I now need to change the data provider to have this 3rd parameter:
return [
[
100,
110,
10
],
[
0,
0,
10
],
[
1,
1.1,
10
],
[
1.1,
1.21,
10
],
[
-20,
-18,
10
],
[
100,
120,
20,
],
[
10,
11.25,
12.5
],
];
As you can see, I have left the percentage as 10% for the first few tests.
If I run the tests now (by the way, you will notice that the test name in these screenshots is still the old test name - oops!):
7 Errors. Because the function addPercentage
does not yet exist.
So now I change the code to have the expected parameters and outputs:
public function addPercentage($value, $percentage)
{
$result = $value + (abs($value) * ($percentage / 100));
if ((int)$result == $result) {
$result = (int)$result;
}
return $result.
}
Very easy. The name was changed, the extra parameter was added, and instead of '0.1' being hardcoded, it uses the extra parameter. Running the tests again:
All pass. So again, we have confidence that my changes to the code now works. If I was worried about backwards compatibility, I could have made the second parameter optional and built my test around that and then I would see that the old tests still passed, giving me confidence that I haven't broken the function where it is used.
One final little example.
Testing for Errors
PHPUnit provides numerous ways to test for expected exceptions. But here is a quick and dirty cheap way of doing it. I want an exception to be thrown if I give it an invalid percentage. So I add some more values to my data provider:
[
10,
0,
-5
],
[
10,
0,
"abc"
]
As you can see, I am defining an "invalid percentage" as a negative number or a string. I have set the expected value as 0, although I don't expect to test this as I want an exception to be thrown.

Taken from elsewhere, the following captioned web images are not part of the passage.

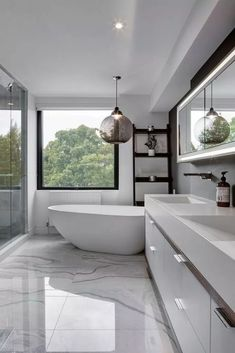 Bathroom ideas, bathroom renovation, master bathroom decor and master bathroom organization! Master Bathrooms may be beautiful too! From claw-foot tubs to shiny fixtures, they are the master bathroom that inspire me probably the most. Interior Design Minimalist, Modern Home Interior Design, Bathroom Interior Design, Modern Design, Luxury Interior, Hall Interior, Bathroom Sink Design, Marble Interior, Interior Painting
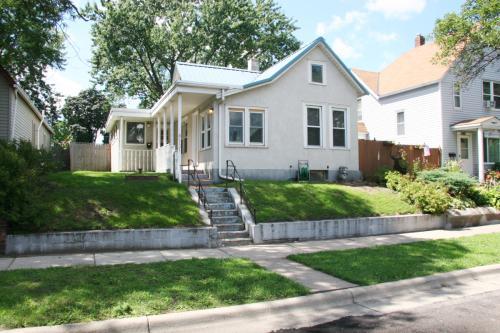 1131 Marion Street Photo 1
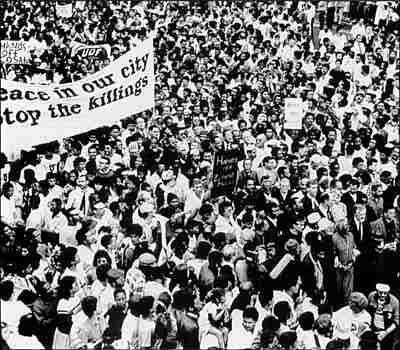 """""""Marcha pela Paz"""" reúne milhares de pessoas na Cidade do Cabo"""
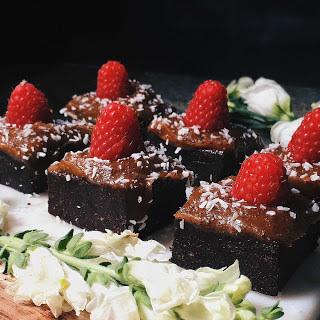 Walnut Date Brownie With Raw Salted Caramel Sauce [Vegan]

In my test, I surround the code in a try-catch
block:
try {
$calc = new SimpleCalc;
$output = $calc->addPercentage($input, $percentage);
$this->assertSame($expected, $output);
} catch (\Exception $e) {
$this->assertEquals('Invalid Percentage', $e->getMessage());
}
As you can see, I am just catching the Exception
and testing the contents of its message. If I wanted to implement different Exception
types (for example, I could implement and throw an InvalidPercentageException
), I could also test these in an equally crude manner using other assert
functions.
Running the tests now:
You can see the two new ones that I added correctly fail, as the code in the try
block is run and something is returned.
Now I adjust my code with:
if (!is_numeric($percentage) || $percentage < 0) {
throw new \Exception('Invalid Percentage');
}
And re-run the tests:
They all pass, meaning the code is handling all of the inputs as expected, even the erroneous ones.
Summary
Once again, this is the very basics of what you can do with PHPUnit just to get you started (and yet it was still quite a long post!).
The documentation is excellent and can be found here. It has many examples of many different situations that you may want to test including the proper way of testing for Exceptions as well as far more complex problems than this.